Спасибо за развернутый и содержательный ответ)
Действительно, баян был куплен давно и содержался он до покупки в, мягко сказать, неприемлимых условиях.
Была у меня возможность примерить крышку от тульского баяна, но с диапазоном меньше. То что она по длине меньше это понятно, но по толщине к сожалению не подходит, тоже, так как крышка оказалась шире. Конечно при желании и подрезать можно)
В общем прихожу к выводу, что придется ехать в Тулу...
Единственное меня смущает то что Вы написали "ООО "Тульская гармонь" в розницу запасными частями для своих инструментов, увы, не торгует". Надо позвонить и уточнить у них, а то может и смысла нет...


----------



## MAN (3 Ноя 2014)

ximen3 (03.11.2014, 18:33) писал:


> меня смущает то что Вы написали "ООО "Тульская гармонь" в розницу запасными частями для своих инструментов, увы, не торгует". Надо позвонить и уточнить у них


Дело в том, что я обращался к ним с вопросами насчёт запчастей через их сайт.
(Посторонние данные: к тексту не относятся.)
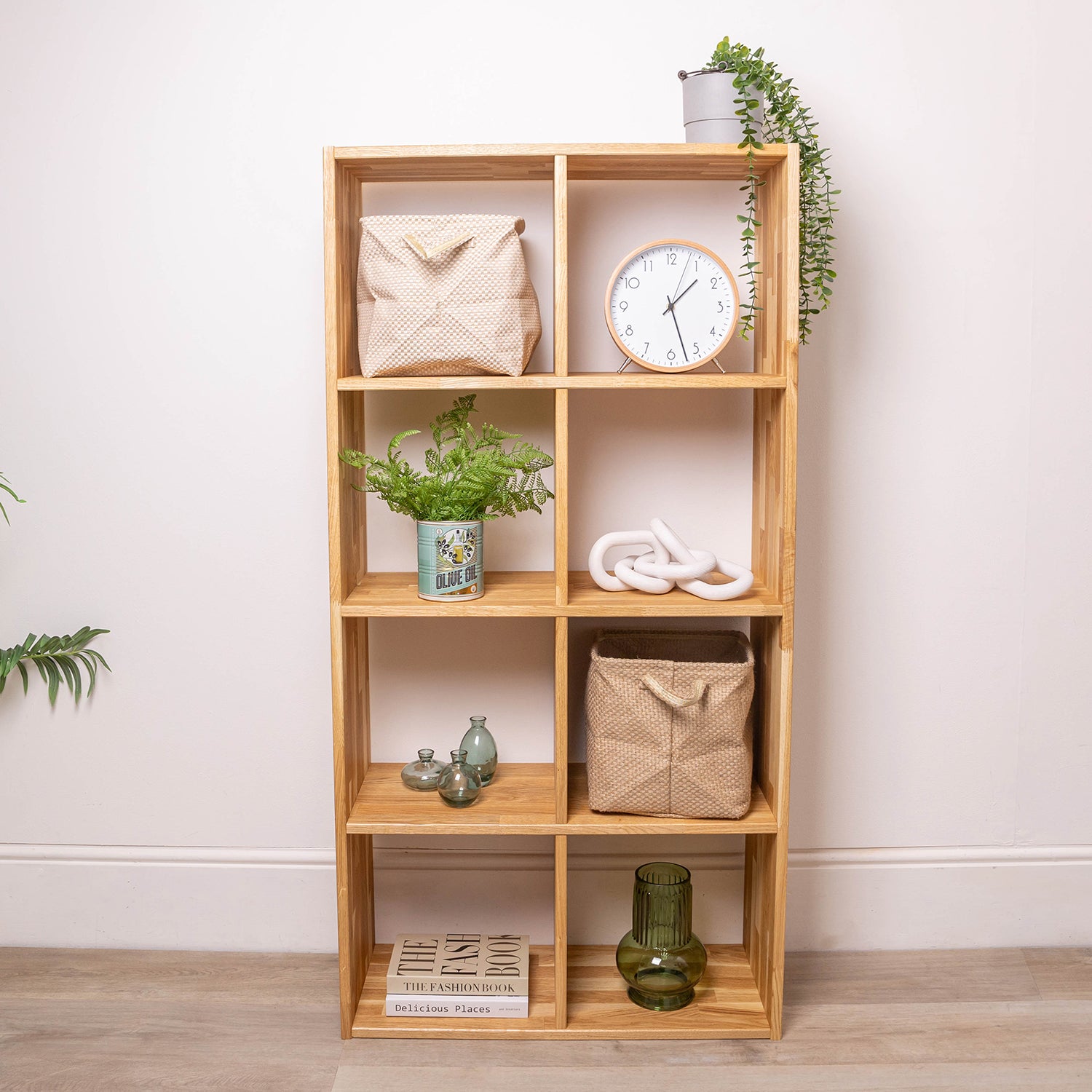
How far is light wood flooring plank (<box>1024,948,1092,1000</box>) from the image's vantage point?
79.3 inches

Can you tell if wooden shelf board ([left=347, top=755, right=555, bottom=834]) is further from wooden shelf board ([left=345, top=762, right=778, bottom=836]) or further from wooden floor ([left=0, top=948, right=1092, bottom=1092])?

И не только я. Ответы были однозначные и категоричные: в розницу запасные части не продаём. Но с тех пор прошло время, могло что-то измениться, поэтому обязательно позвоните и узнайте из первых рук. Вообще всё, что я Вам давеча наговорил про одинаковые корпуса, это на самом деле, конечно, только мои догадки, но, тем не менее, я не думаю, что на фабрике стали бы изготавливать нестандартные корпуса и почти уверен, что сетка от баяна с точно таким же диапазоном как у Вашего, встала бы как родная. Хотя конечно, кто его знает...


----------



## gte_33 (4 Ноя 2014)

ximen3 (03.11.2014, 02:27) писал:


> <div align="center">
> В помощь вам два слова - "лазерный гравер". В любой рекламной конторе он должен быть. А рисунок взять от старого тульского баяна с лирой (могу сфоткать, у меня есть). Думаю гораздо интереснее будет.


----------